Demikianlah, adapun orang yang mengatakan bahwa gempa itu hanya bersifat alami, maka dia sesungguhnya orang yang ingkar terhadap ayat-ayat Allah subhanahu wa ta’ala, padahal Nabi shallallahu ‘alaihi wa sallam bersabda,
“Sesungguhnya matahari dan rembulan adalah dua tanda kebesaran Allah subhanahu wa ta’ala. Tidaklah keduanya (mengalami) gerhana disebabkan oleh kematian seseorang atau kehidupan seseorang, akan tetapi Allah menimpakan rasa takut kepada hamba- Nya dengan keduanya.
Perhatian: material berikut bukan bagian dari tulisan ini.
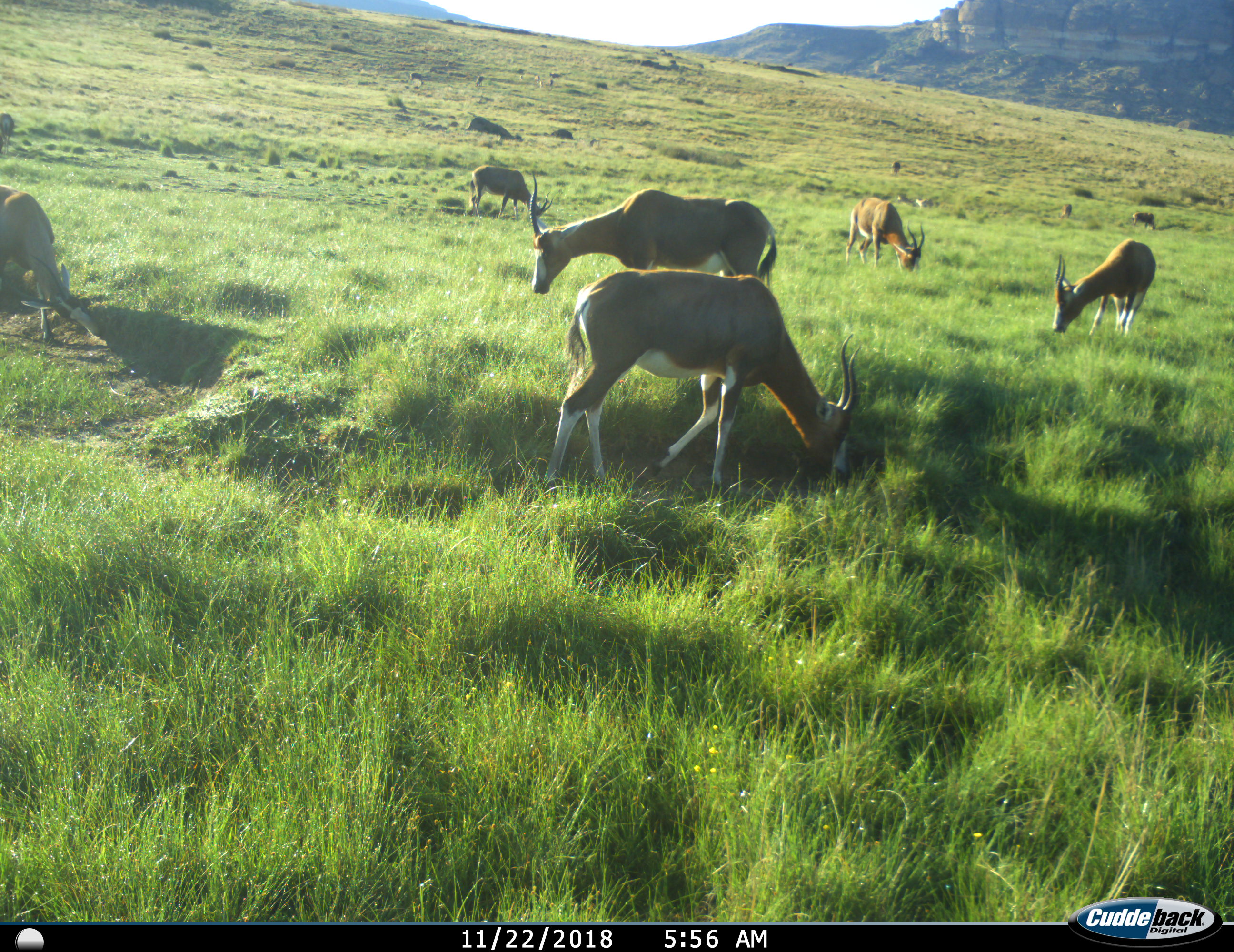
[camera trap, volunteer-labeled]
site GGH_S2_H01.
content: unidentified animal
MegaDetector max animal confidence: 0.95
Maka bila kalian melihat itu berdoalah kepada Allah subhanahu wa ta’ala hingga tersingkap gerhana itu….”
Orang yang mengatakan, “Ini hanya peristiwa alam,” berarti telah mencela kemuliaan yang Allah subhanahu wa ta’ala berikan kepada Nabi-Nya, di mana Allah subhanahu wa ta’ala telah menganugerahi Nabi-Nya bencana bagi orang-orang yang mengingkari mereka (para Nabi).
Semoga Allah subhanahu wa ta’ala menghancurkan sikap pengingkaran ini yang merupakan bencana jelek bagi agama-agama langit.
(Diterjemahkan dengan sedikit ringkasan dari tulisan Asy-Syaikh Muqbil bin Hadi al-Wadi’i dalam bukunya al-Makhraj Minal Fitnah, hlm. 129—132, oleh al-Ustadz Qomar ZA)
[1] Al-Imam Ibnul Qayyim rahimahullah menukil ucapan ‘Ali bin Abu Thalib radhiallahu ‘anhu, “Tidaklah turun musibah kecuali dengan sebab dosa dan tidaklah musibah diangkat oleh Allah subhanahu wa ta’ala kecuali dengan bertobat.” (al-Jawabul Kafi hlm. 118) -red.
[2] Yaitu yang terkena penyakit perut yaitu ascites akibat lever dan perut membusung. Dalam penafsiran lain: Diare. Dalam penafsiran lain: Yang sakit perutnya. (Ahkamul Janaiz karya asy-Syaikh Muhammad Nashiruddin Al-Albani hlm. 51) -ed.
[3] Maksudnya, ketika musibah menimpa suatu kaum karena dosa, maka musibah itu tidak hanya menimpa orang yang berbuat dosa saja, namun orang yang saleh pun terkena. Hanya saja bagi orang yang saleh, musibah itu akan menjadi rahmat.